Today at THATCamp Southeast I helped organize a session (with Andrew Famiglietti from Georgia Tech) called Research Hacks. We brainstormed ways to use technology to enhance research, both at the archive and when examining born-digital sources. After I proposed the session, I had a moment of panic when I realized I didn’t really have any great hacks to offer. Luckily, I had a few hours and the impetus to finally put together some techniques I’d been meaning to investigate.
Like many researchers, I use a camera to take photos of documents during archival research trips. My problem comes when I arrive home with a bunch of photos that look like this:
Ugh. What to do with all these “DSCs”? Here’s a way to convert those images into documents that are actually searchable and usable.
So, first, credit where credit is due: the idea to use Hazel and Automator comes from Shane Landrum, whose excellent talk, “Camera, Laptop, and What Else?: Hacking Better Tools for the Short Archival Research Trip,” I saw at Yale in 2009.
Hazel is a Mac utility ($21.95; free trial for 14 days) that keeps an eye on the folders you specify. At your direction, it’ll perform certain actions on those folders. I use it to rename the images in a folder I’ve called “Research Photos.” In this case, I’ve told Hazel to change my image names from the dreaded “DSC000000” to “NLM” (which stands for the National Library of Medicine) and then the date the photos were taken.
That’s already a lot better. Now I have some assurance that if my photos get moved around, I’ll still at least know which archive they’re from.
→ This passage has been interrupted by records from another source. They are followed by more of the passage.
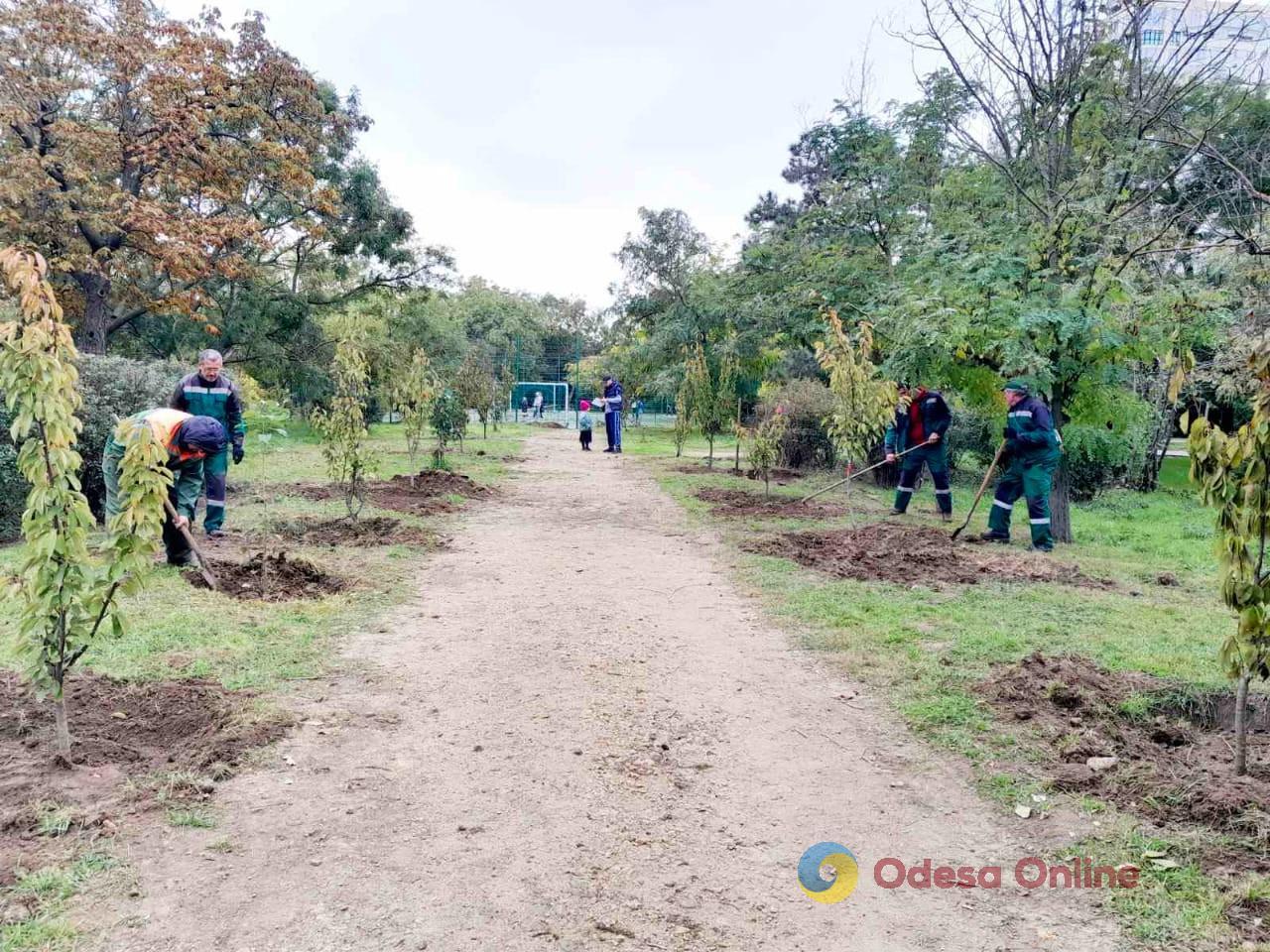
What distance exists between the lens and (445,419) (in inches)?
688

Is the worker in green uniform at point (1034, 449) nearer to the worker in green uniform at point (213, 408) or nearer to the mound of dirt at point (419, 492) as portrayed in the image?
the mound of dirt at point (419, 492)

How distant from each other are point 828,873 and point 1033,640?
11.2ft

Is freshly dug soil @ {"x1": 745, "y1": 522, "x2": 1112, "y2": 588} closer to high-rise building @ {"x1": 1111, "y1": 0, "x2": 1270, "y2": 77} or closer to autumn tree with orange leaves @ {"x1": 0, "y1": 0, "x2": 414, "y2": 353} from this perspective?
high-rise building @ {"x1": 1111, "y1": 0, "x2": 1270, "y2": 77}

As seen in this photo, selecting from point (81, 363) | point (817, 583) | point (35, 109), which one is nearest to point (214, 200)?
point (35, 109)

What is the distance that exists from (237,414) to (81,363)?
2.59 m

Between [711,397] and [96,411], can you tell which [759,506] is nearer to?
[711,397]

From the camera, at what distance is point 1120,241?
874 cm

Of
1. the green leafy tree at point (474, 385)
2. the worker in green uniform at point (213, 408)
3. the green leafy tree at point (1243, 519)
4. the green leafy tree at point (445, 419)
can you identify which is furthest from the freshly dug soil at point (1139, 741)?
the green leafy tree at point (474, 385)

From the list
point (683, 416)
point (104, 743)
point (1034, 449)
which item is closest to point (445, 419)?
point (683, 416)

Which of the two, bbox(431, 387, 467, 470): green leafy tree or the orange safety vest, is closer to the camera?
the orange safety vest

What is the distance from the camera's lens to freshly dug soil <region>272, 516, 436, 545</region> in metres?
9.00

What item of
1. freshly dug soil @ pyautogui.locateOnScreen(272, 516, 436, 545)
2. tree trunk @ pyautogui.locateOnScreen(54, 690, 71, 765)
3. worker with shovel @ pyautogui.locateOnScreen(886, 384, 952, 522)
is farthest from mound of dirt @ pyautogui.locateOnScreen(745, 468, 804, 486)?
tree trunk @ pyautogui.locateOnScreen(54, 690, 71, 765)

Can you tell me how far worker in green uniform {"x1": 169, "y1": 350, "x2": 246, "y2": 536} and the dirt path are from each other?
3.88m

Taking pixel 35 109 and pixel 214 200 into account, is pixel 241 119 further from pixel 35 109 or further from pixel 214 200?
pixel 35 109
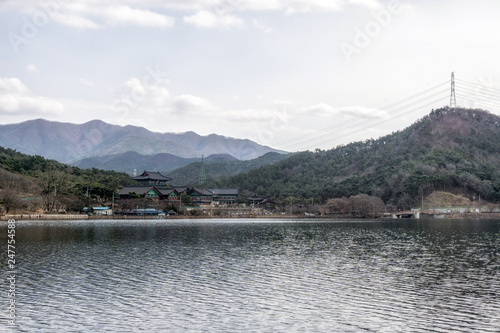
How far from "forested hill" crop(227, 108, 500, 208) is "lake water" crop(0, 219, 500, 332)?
3820 inches

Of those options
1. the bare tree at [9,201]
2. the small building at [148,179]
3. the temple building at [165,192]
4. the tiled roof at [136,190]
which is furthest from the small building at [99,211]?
the small building at [148,179]

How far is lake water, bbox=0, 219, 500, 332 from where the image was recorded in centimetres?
1672

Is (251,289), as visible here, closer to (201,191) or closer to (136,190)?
(136,190)

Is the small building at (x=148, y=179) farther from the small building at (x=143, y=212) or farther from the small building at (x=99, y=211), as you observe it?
the small building at (x=99, y=211)

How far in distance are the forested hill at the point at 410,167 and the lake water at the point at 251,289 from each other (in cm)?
9702

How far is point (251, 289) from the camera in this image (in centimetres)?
2269

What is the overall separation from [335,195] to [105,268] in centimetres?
11965

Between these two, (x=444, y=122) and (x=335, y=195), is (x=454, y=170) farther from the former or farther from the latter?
(x=444, y=122)

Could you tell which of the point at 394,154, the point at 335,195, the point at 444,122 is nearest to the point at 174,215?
the point at 335,195

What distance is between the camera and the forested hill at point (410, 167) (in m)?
130

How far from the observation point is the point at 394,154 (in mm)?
170500

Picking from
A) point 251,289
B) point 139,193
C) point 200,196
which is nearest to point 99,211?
point 139,193

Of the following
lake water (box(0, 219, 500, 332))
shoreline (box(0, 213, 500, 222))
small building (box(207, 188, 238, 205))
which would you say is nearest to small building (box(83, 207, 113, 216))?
shoreline (box(0, 213, 500, 222))

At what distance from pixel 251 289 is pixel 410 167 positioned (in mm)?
131690
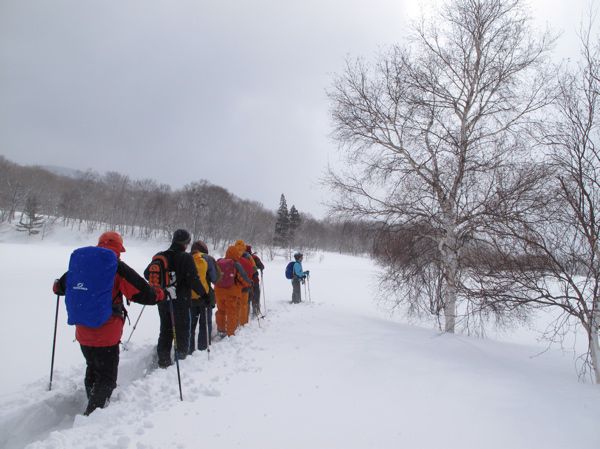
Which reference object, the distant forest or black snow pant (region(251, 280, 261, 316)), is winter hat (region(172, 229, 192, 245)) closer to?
black snow pant (region(251, 280, 261, 316))

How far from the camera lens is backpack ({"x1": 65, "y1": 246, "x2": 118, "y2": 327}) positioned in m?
3.54

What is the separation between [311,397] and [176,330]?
2564mm

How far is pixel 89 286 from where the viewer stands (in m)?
3.54

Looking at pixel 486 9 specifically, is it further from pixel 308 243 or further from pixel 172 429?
pixel 308 243

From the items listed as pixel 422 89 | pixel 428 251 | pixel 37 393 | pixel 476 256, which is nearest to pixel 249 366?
pixel 37 393

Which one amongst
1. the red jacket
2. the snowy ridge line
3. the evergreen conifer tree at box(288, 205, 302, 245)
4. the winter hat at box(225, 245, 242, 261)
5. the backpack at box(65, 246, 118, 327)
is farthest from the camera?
the evergreen conifer tree at box(288, 205, 302, 245)

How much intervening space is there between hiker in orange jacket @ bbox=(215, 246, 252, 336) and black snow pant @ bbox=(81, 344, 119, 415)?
11.0 feet

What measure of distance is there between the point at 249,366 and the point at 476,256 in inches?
170

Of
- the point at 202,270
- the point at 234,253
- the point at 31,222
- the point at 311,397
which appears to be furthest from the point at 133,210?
the point at 311,397

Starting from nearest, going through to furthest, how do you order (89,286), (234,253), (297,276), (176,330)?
(89,286)
(176,330)
(234,253)
(297,276)

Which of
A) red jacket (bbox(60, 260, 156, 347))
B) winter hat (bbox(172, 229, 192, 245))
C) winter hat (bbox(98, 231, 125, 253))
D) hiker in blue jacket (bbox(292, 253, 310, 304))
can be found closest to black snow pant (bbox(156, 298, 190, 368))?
winter hat (bbox(172, 229, 192, 245))

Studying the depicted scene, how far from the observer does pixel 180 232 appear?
18.2ft

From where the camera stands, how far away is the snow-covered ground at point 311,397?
10.1 feet

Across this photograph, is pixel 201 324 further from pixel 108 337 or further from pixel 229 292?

But now I have a bunch of JPGs. Personally, I prefer PDFs, because then I can run optical character recognition (OCR) on them with Acrobat Pro, as I explain below.
JPGs to one Big PDFs
Please see updated instructions here for turning all your JPGs into one big PDF.
Creating Searchable PDFs
The easiest way to run OCR, or optical character recognition (which recognizes text in your images), is to use Adobe Acrobat Pro. Even if you don’t have it on your own computer, your university probably has it somewhere. But if you can’t get access to Acrobat Pro, Shane outlines a couple of other options, including Evernote and Ocropus.
Once I’ve opened the PDF in Acrobat Pro, I click on “Document,” “OCR Text Recognition,” and then “Recognize Text Using OCR.”
Now I have a document with text that can be copied and searched. It’s really, really dirty, but it’s better than a plain old image.
Getting Your PDF into Zotero
I like to keep all my research PDFs in Zotero, so I create a Zotero item for the PDF. Then I drag the PDF into Zotero, control-click on the PDF, and then click on “Rename File from Parent Metadata.” That gives my PDF the same title as the Zotero item record I just created.
What’s cool is that I can then search for text right from my Zotero search box. See? It found the word “human” in my PDF!
As a couple workshop attendees noted, this is a pretty unwieldy process. I’d love to see someone make a more streamlined piece of software. Jason Puckett pointed out that Zotero Commons actually goes a long way toward this: it can upload your documents to the Internet Archive, which will then run OCR on them for you. But you have to be sure that your documents can be made publicly available.
What do you use to process your research photos?